It's a sad state of affairs when a cheap plastic horn is the talk of the World Cup - perhaps it's because the football so far has been pretty dismal - but, undeniably, the vuvuzela has so far been the tournament's major talking point (well, that and the silly new ball).
The BBC has reported that it's received 545 complaints about the instrument's incessant buzzing during match coverage, and even players have voiced their disapproval.
So what can be done about it? With FIFA saying that it has no plans to ban the vuvuzela, enterprising plug-in developers have stepped into the breach to try and come up with a processing chain that eliminates its sound during TV broadcasts.
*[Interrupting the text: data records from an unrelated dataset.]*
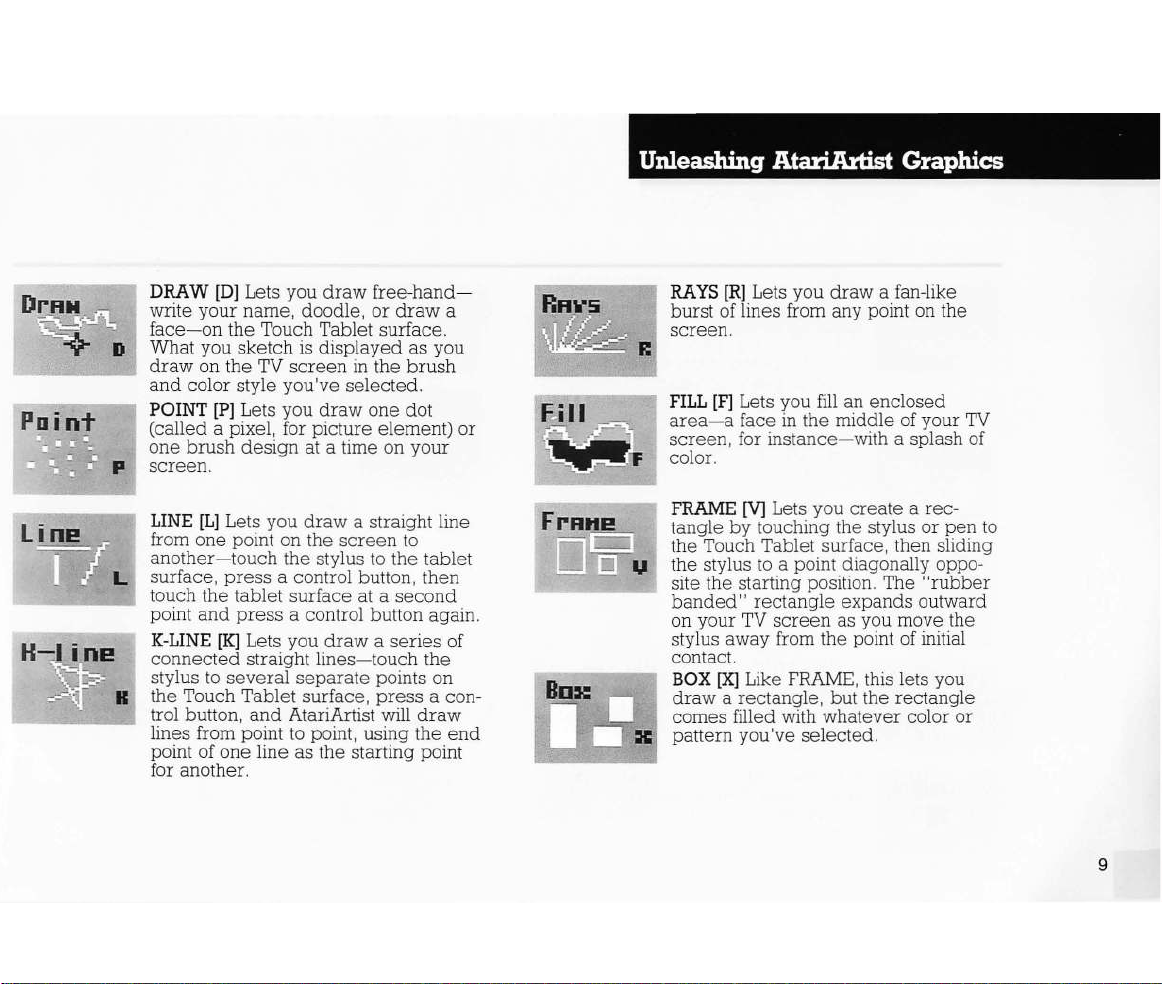 Unleashing AtariArtist Graphics

Draw
D

DRAW [D] Lets you draw free-hand—write your name, doodle, or draw a face—on the Touch Tablet surface. What you sketch is displayed as you draw on the TV screen in the brush and color style you've selected.

Point
P

POINT [P] Lets you draw one dot (called a pixel, for picture element) or one brush design at a time on your screen.

Line
L

LINE [L] Lets you draw a straight line from one point on the screen to another—touch the stylus to the tablet surface, press a control button, then touch the tablet surface at a second point and press a control button again.

K-line
K

K-LINE [K] Lets you draw a series of connected straight lines—touch the stylus to several separate points on the Touch Tablet surface, press a control button, and AtariArtist will draw lines from point to point, using the end point of one line as the starting point for another.

Rays
R

RAYS [R] Lets you draw a fan-like burst of lines from any point on the screen.

Fill
F

FILL [F] Lets you fill an enclosed area—a face in the middle of your TV screen, for instance—with a splash of color.

Frame
V

FRAME [V] Lets you create a rectangle by touching the stylus or pen to the Touch Tablet surface, then sliding the stylus to a point diagonally opposite the starting position. The "rubber banded" rectangle expands outward on your TV screen as you move the stylus away from the point of initial contact.

Box
X

BOX [X] Like FRAME, this lets you draw a rectangle, but the rectangle comes filled with whatever color or pattern you've selected.

9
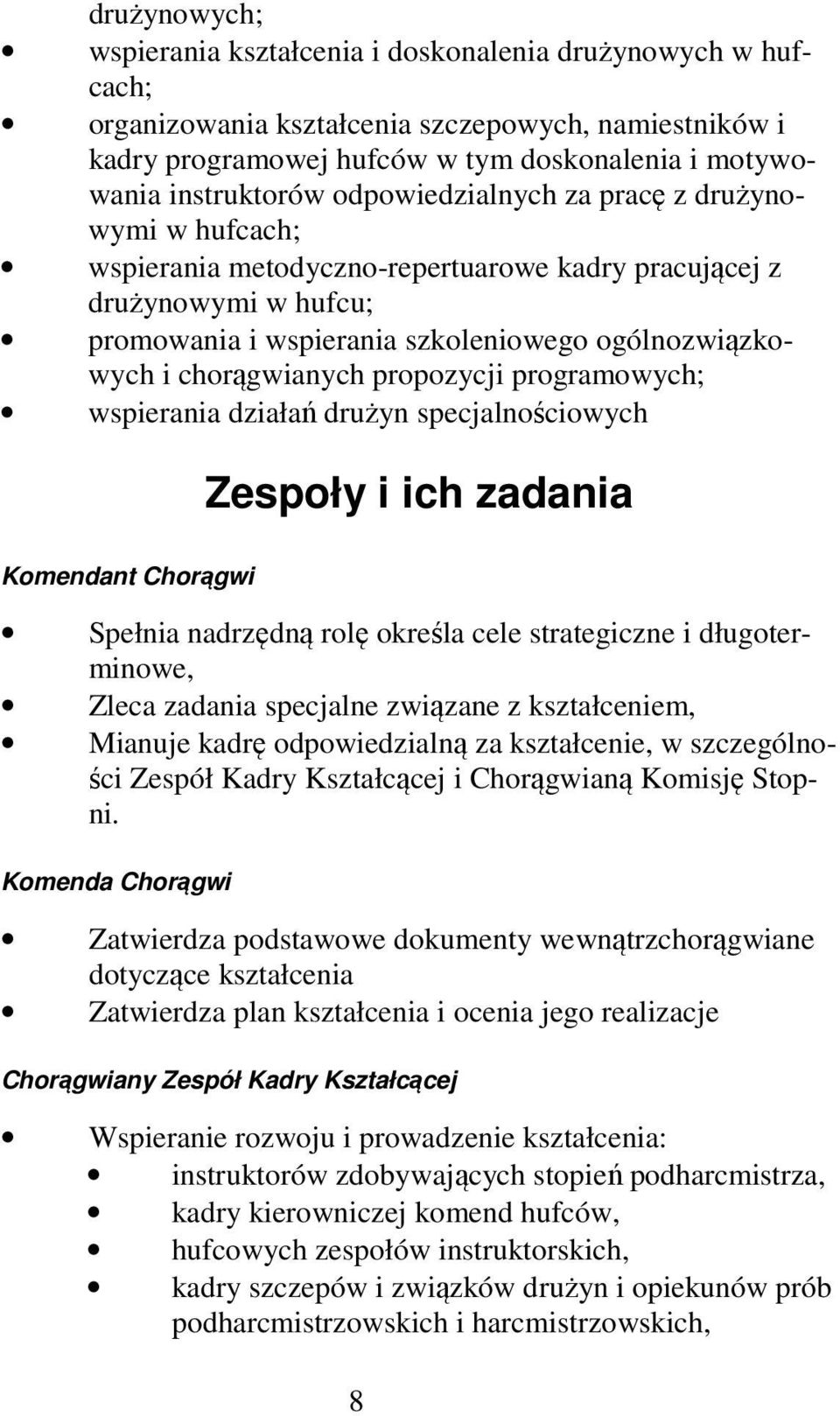 drużynowych;
• wspierania kształcenia i doskonalenia drużynowych w hufcach;
• organizowania kształcenia szczepowych, namiestników i kadry programowej hufców w tym doskonalenia i motywowania instruktorów odpowiedzialnych za pracę z drużynowymi w hufcach;
• wspierania metodyczno-repertuarowe kadry pracującej z drużynowymi w hufcu;
• promowania i wspierania szkoleniowego ogólnozwiązkowych i chorągwianych propozycji programowych;
• wspierania działań drużyn specjalnościowych

Zespoły i ich zadania

Komendant Chorągwi

• Spełnia nadrzędną rolę określa cele strategiczne i długoterminowe,
• Zleca zadania specjalne związane z kształceniem,
• Mianuje kadrę odpowiedzialną za kształcenie, w szczególności Zespół Kadry Kształcącej i Chorągwianą Komisję Stopni.

Komenda Chorągwi

• Zatwierdza podstawowe dokumenty wewnątrzchorągwiane dotyczące kształcenia
• Zatwierdza plan kształcenia i ocenia jego realizacje

Chorągwiany Zespół Kadry Kształcącej

• Wspieranie rozwoju i prowadzenie kształcenia:
• instruktorów zdobywających stopień podharcmistrza,
• kadry kierowniczej komend hufców,
• hufcowych zespołów instruktorskich,
• kadry szczepów i związków drużyn i opiekunów prób podharcmistrzowskich i harcmistrzowskich,

8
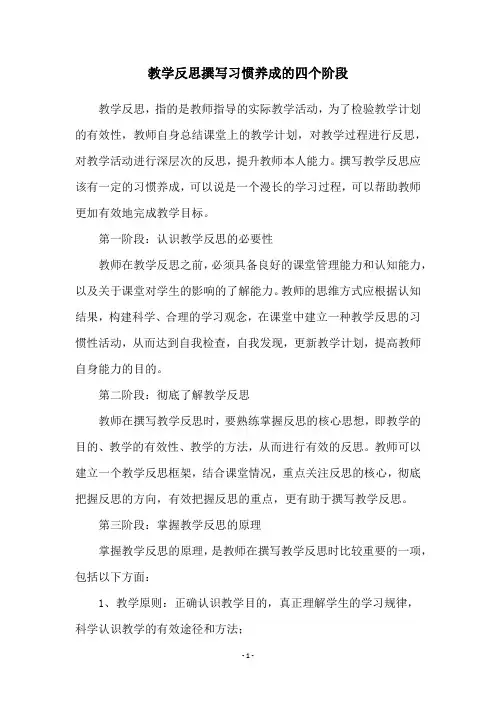 教学反思撰写习惯养成的四个阶段

教学反思，指的是教师指导的实际教学活动，为了检验教学计划的有效性，教师自身总结课堂上的教学计划，对教学过程进行反思，对教学活动进行深层次的反思，提升教师本人能力。撰写教学反思应该有一定的习惯养成，可以说是一个漫长的学习过程，可以帮助教师更加有效地完成教学目标。

第一阶段：认识教学反思的必要性

教师在教学反思之前，必须具备良好的课堂管理能力和认知能力，以及关于课堂对学生的影响的了解能力。教师的思维方式应根据认知结果，构建科学、合理的学习观念，在课堂中建立一种教学反思的习惯性活动，从而达到自我检查，自我发现，更新教学计划，提高教师自身能力的目的。

第二阶段：彻底了解教学反思

教师在撰写教学反思时，要熟练掌握反思的核心思想，即教学的目的、教学的有效性、教学的方法，从而进行有效的反思。教师可以建立一个教学反思框架，结合课堂情况，重点关注反思的核心，彻底把握反思的方向，有效把握反思的重点，更有助于撰写教学反思。

第三阶段：掌握教学反思的原理

掌握教学反思的原理，是教师在撰写教学反思时比较重要的一项，包括以下方面：

1、教学原则：正确认识教学目的，真正理解学生的学习规律，科学认识教学的有效途径和方法；

- 1 -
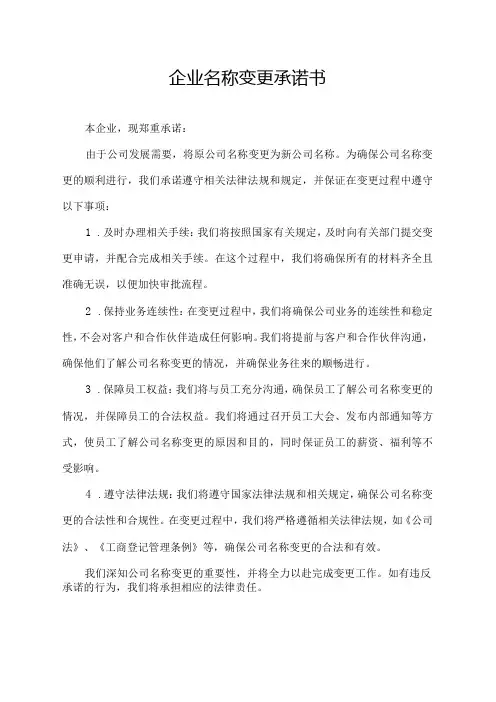 企业名称变更承诺书

本企业，现郑重承诺：

由于公司发展需要，将原公司名称变更为新公司名称。为确保公司名称变更的顺利进行，我们承诺遵守相关法律法规和规定，并保证在变更过程中遵守以下事项：

1．及时办理相关手续：我们将按照国家有关规定，及时向有关部门提交变更申请，并配合完成相关手续。在这个过程中，我们将确保所有的材料齐全且准确无误，以便加快审批流程。

2．保持业务连续性：在变更过程中，我们将确保公司业务的连续性和稳定性，不会对客户和合作伙伴造成任何影响。我们将提前与客户和合作伙伴沟通，确保他们了解公司名称变更的情况，并确保业务往来的顺畅进行。

3．保障员工权益：我们将与员工充分沟通，确保员工了解公司名称变更的情况，并保障员工的合法权益。我们将通过召开员工大会、发布内部通知等方式，使员工了解公司名称变更的原因和目的，同时保证员工的薪资、福利等不受影响。

4．遵守法律法规：我们将遵守国家法律法规和相关规定，确保公司名称变更的合法性和合规性。在变更过程中，我们将严格遵循相关法律法规，如《公司法》、《工商登记管理条例》等，确保公司名称变更的合法和有效。

我们深知公司名称变更的重要性，并将全力以赴完成变更工作。如有违反承诺的行为，我们将承担相应的法律责任。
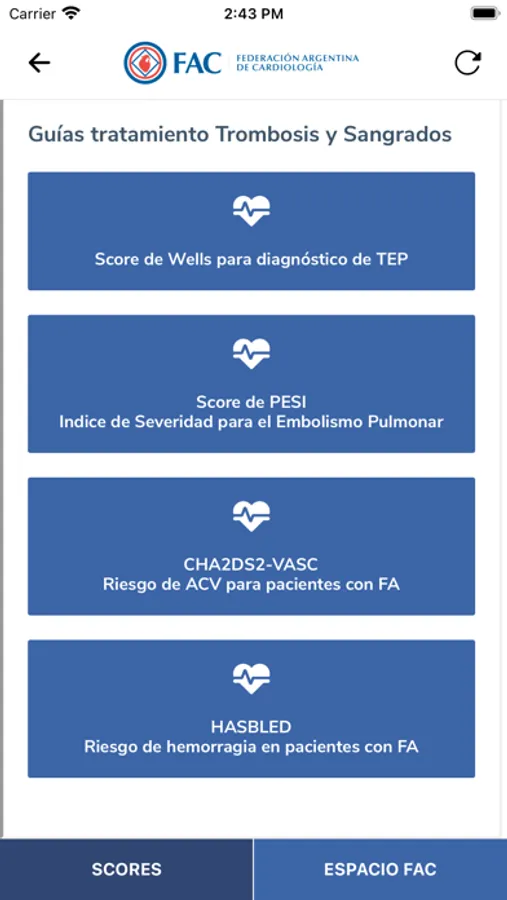 Carrier
2:43 PM

FAC FEDERACIÓN ARGENTINA DE CARDIOLOGÍA

Guías tratamiento Trombosis y Sangrados

Score de Wells para diagnóstico de TEP

Score de PESI
Indice de Severidad para el Embolismo Pulmonar

CHA2DS2-VASC
Riesgo de ACV para pacientes con FA

HASBLED
Riesgo de hemorragia en pacientes con FA

SCORES

ESPACIO FAC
Waves claims that it's currently working with a major broadcaster to resolve the problem, and recommends a plug-in chain featuring its WNS Waves Noise Suppressor and Q10 Paragraphic EQ.
"A combination of dynamic broadband noise suppression and notch filtering is utilised to create the Vuvuzela noise reduction processing chain," explains Waves. "Routing schemes and parameter settings were painstakingly adjusted, contrasted and, compared; multiple instances of each plug-in, with different settings, were ultimately used to achieve optimal results."
If you want to try Waves' solution on your TV audio feed, you can download the processing chain from the Waves website. This works in Pro Tools, Waves MultiRack and Cubase (though you'll need the plug-ins too, of course).
PreSonus has been tackling the problem as well, and is offering a file for its Studio One DAW that filters out the vuvuzela sound (presumably, you can try this in the demo version of the software). This does its work using the company's ProEQ plug-in - for more details and to download the Studio One file or just the FX chain, go to PreSonus's Voodoo One website.
"PreSonus has been tackling the problem as well, and is offering a file for its Studio One DAW that filters out the vuvuzela sound."
There are also before and after audio examples that demonstrate the chain in action.
We should also give a mention to Create Digital Music, which showed football fans how to tackle the vuvuzela problem in Linux on Tuesday.
Finally, it's worth pointing out that not everyone hates the sound of the vuvuzela. The Guardian is reporting that a virtual version for the iPhone has just topped a million downloads and is currently the most popular free app in Europe and South Africa.
What's more, UK supermarket chain Sainsbury's reckons that it's going to have sold 75,000 vuvuzelas by the weekend, suggesting that, even if you get rid of them on your TV, pretty soon, a small boy is going to blow one in your ear.